Types of Graphs
Below is a list of several types of graphs that can be used in exploratory data analysis (EDA). Click on each one to see an example of that type of graph, the number of variables that graph uses and a description of its purpose.
Histograms
- Number of variables: 1.
- Displays the shape or distribution of data; may help identify outliers.
- Learn more about histograms.
Side-by-Side Histograms
- Number of variables: 2.
- Displays the shapes or distributions for groups of data; may help identify outliers.
Bar Charts
- Number of variables: 1.
- Displays the frequency count of values for a categorical variable; may be vertical (as shown below in Figure 3) or horizontal.

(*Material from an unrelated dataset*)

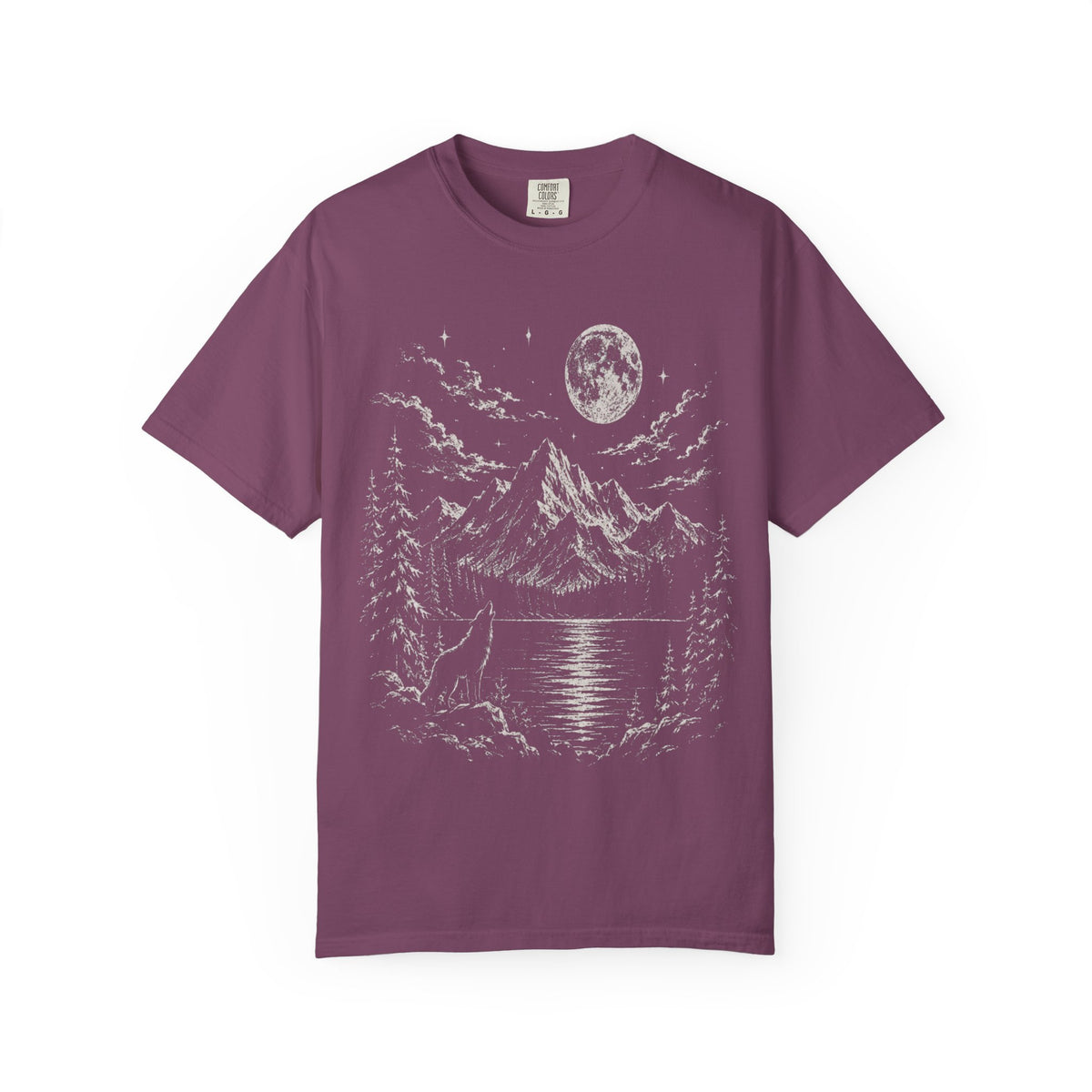 Vintage Wolf Moon T-Shirt – Howling Wolf Mountain & Forest Graphic Tee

- Learn more about bar charts.
Grouped Bar Charts
- Number of variables: 2 or more, depending on how many variables are used to define groups.

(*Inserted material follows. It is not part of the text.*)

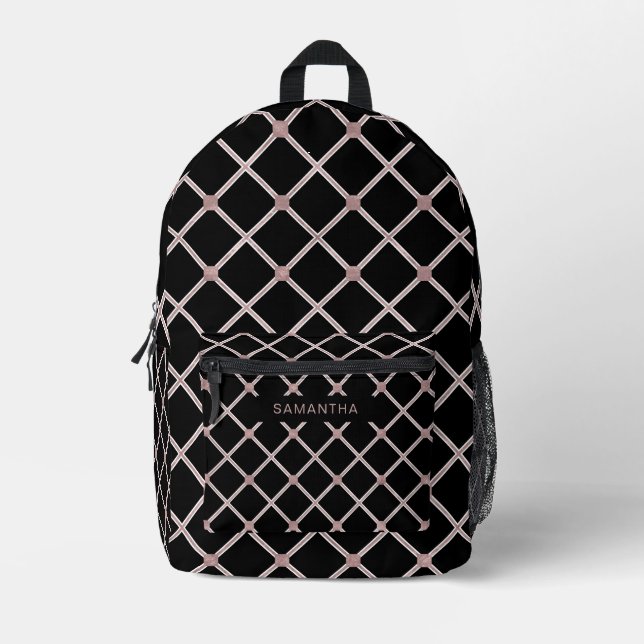 Sac À Dos Imprimé Lignes de diamant d'or noir et Rose (3) (Recto)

- Displays bar charts for groups defined by another variable. Grouped bar charts have a separate chart within each level of the grouping variable.
Stacked Bar Charts
- Number of variables: 2 or more, depending on how many variables are used to define groups.
- Displays bar charts for groups defined by another variable. Stacked bar charts have a single bar for each level of the grouping variable. Colors or patterns for counts of another variable are stacked in each bar.
Pareto Charts
- Number of variables: 1.
- Displays ordered frequency counts for a variable. Useful for highlighting the “vital few.” A type of bar chart, Pareto charts often include a cumulative percent curve.
- Learn more about Pareto charts.
Packed Bar Charts
- Number of variables: 1.
- Displays ordered frequency counts for a variable. Used instead of a Pareto chart, especially when there are many categories. Useful for highlighting the “vital few.”
- Learn more about packed bar charts.
Mosaic Plots
- Number of variables: 2 or more.
- Shows possible relationships between categorical variables. Useful for finding data errors, such as mistyped categories. A special type of stacked bar chart that shows more than one variable on the x-axis.
- Learn more about mosaic plots.
Treemaps
- Number of variables: 2 or more.
- Shows possible relationships between variables. A special type of stacked bar chart that colors, orders, and sizes by different variables.
- Learn more about treemaps.
Box Plots
- Number of variables: 1.
- Shows the distribution of data. Parts of the box identify the 25th percentile, median (50th percentile), and 75th percentile. Depending on the data, whiskers show minimum and maximum; outliers occur beyond the whiskers. Used for finding data errors and exploring one variable.
- Learn more about box plots.
Side-by-Side Box Plots
- Number of variables: 2 or more, depending on how many variables are used to define groups.
- Displays box plots for groups defined by another variable. Used for finding data errors and exploring two or more variables.
Normal Quantile Plots
- Number of variables: 1.
- Determines whether or not the assumption that a variable has a normal distribution is reasonable.
Line Graphs
- Number of variables: 2.
- Shows changes over time. The x-axis must have values ordered by time. Line graphs, also called line charts or run charts, are useful for finding outliers.
- Learn more about line graphs.
Line Graphs with Categories
- Number of variables: 2 or more, depending on how many variables are used to define groups.
- Displays multiple line graphs for groups defined by another variable. Used for understanding changes over time for multiple variables and for finding outliers.
Scatter Plots
- Number of variables: 2 or more, depending on how many variables are used to define groups for colors and markers.
- Shows a possible relationship between two variables and identifies outliers. Adding colors and/or markers for other variables can help with EDA. Adding reference lines or specification limits can help identify outliers.
- Learn more about scatter plots.
Scatter Plot Matrix
- Number of variables: Many.
- Shows possible relationships between multiple variables, looking at all two-way combinations. Additional graphs can be added: histograms for each variable to identify outliers, density ellipses for each scatter plot to identify multidimensional outliers, heatmaps of correlations to clarify possible relationships.
Pie Charts
- Number of variables: 1 or more.
- Displays part-to-whole relationships for a variable. Adding categories for multiple pie charts is more useful than a single pie chart. For a single variable, a bar chart is easier to distinguish small differences in values.
- Learn more about pie charts.
Heatmaps
- Number of variables: 2 or more.
- Shows possible relationships between variables. Most often used for data that changes over time. Uses color to explore relationships between variables.
- Learn more about heatmaps.
Stem-and-Leaf Plots
- Number of variables: 1.
- Shows the shape of data and identifies outliers. More widely used before computers were available; histograms are used more often now.